* TASK LIST *
1. List every command-line option of the dtrace command that the DTrace introduction below mentions.
2. Write a continuation of the DTrace introduction below, starting after its last sentence.

--- START OF TEXT ---

DTrace Introduction
DTrace is Solaris 10's new Dynamic Tracing facility. It allows
us to peer into the innards of running processes and customize
our view to exclude extraneous information and
close in on the source of a problem.
DTrace also has capabilities that allow us to examine a crash
dump or trace the boot process.
A number of freely available scripts have been made available
as the
DTrace Toolkit. The toolkit provides both programming
examples and also extremely useful tools for different types
of system monitoring.
The DTrace facility provides data to a number of consumers,
including commands such as dtrace and
lockstat, as well as programs calling libraries
that access DTrace through the dtrace kernel driver.
Probes
DTrace is built on a foundation of objects called probes.
Probes are event handlers that fire
when their particular event occurs. DTrace can bind a particular
action to the probe to make use of the information.
Probes report on a variety of information about
their event. For example, a probe for a kernel function may
report on arguments, global variables, timestamps, stack traces,
currently running processes or the thread that called the function.
Kernel modules that enable probes are packaged into sets
known as providers.
In a DTrace context, a module is a kernel module (for
kernel probes) or a library name (for applications). A
function in DTrace refers to the function associated with
a probe, if it belongs to a program location.
Probes may be uniquely addressed by a combination of the provider,
module, function and name. These are frequently organized into a
4-tuple when invoked by the
dtrace command.
Alternatively, each probe has a unique integer identifier,
which can vary depending on Solaris patch level.
These numbers, as well as the provider, module, function and
name, can be listed out through the dtrace -l
command. The list will vary from system to system, depending
on what is installed. Probes can be listed by function, module
or name by specifying it with the -f, -m
or -n options, respectively.
Running a dtrace without a -l, but
with a -f, -m or -n option,
enables all matching probes. All the probes in a provider can be
enabled by using the -P option. An individual probe
can be enabled by using its 4-tuple with the -n
option.
(Note: Do not enable more probes than necessary.
If too many probes are enabled, it may adversely impact performance.
This is particularly true of sched probes.)
Some probes do not list a module or function. These are called
"unanchored" probes. Their 4-tuple just omits the nonexistent
information.
Providers
Providers are kernel modules that create related groups of probes.
The most commonly referenced providers are:
fbt: (Function Boundary Tracing)
Implements probes at the entry
and return points of almost all kernel functions.
io: Implements probes for I/O-related events.
pid: Implements probes for user-level processes
at entry, return and instruction.
proc: Implements probes for process creation
and life-cycle events.
profile: Implements timer-driven probes.
sched: Implements probes for scheduling-related
events.

--- END OF TEXT ---
--- START OF MATERIAL PROVIDED ---

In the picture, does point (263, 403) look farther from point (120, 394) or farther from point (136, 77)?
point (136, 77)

--- END OF MATERIAL PROVIDED ---
--- START OF MATERIAL PROVIDED ---

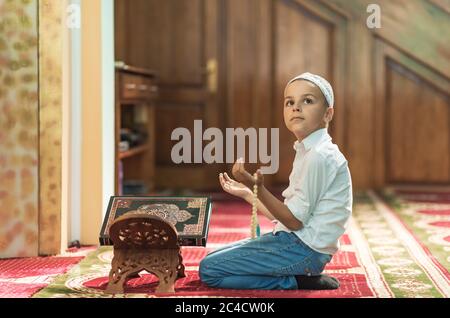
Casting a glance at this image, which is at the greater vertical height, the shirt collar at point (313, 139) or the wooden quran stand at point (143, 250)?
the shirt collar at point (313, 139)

--- END OF MATERIAL PROVIDED ---

* THE ANSWERS *
1. -l, -f, -m, -n, -P

2.
sdt: (Statistically Defined Tracing) Implements
programmer-defined probes at arbitrary locations and names within
code. Obviously, the programmer should define names whose meaning
is intuitively clear.
syscall: Implements entry and return probes
for all system calls.
sysinfo: Probes for updates to the sys
kstat.
vminfo: Probes for updates to the vm
kstat.
Command Components
The dtrace command has several components:
- A 4-tuple identifier:
provider:module
:function:name
Leaving any of these blank is equivalent to using a wildcard
match. (If left blank, the left-most members of the 4-tuple
are optional.)
- A predicate determines whether the action should be taken.
They are enclosed in slashes: /predicate/. The predicate
is a C-style relational expression which must evaluate to an
integer or pointer. If omitted, the action is executed when the
probe fires. Some predicate examples are:
- executable name matches csh:
/execname == "csh"/
- process ID does not match 1234:
/pid != 1234/
arg0 is 1 and arg1 is not 0:
/arg0 == 1 && arg1 !=0/
- An action (in the D scripting language) to be taken when the
probe fires and the predicate is satisfied. Typically, this is
listed in curly brackets: {}
Several command
examples are provided at the bottom of the page.
D Scripting Language
In order to deal with operations that can become confusing on a single
command line, a D script can be saved to a file and run as desired.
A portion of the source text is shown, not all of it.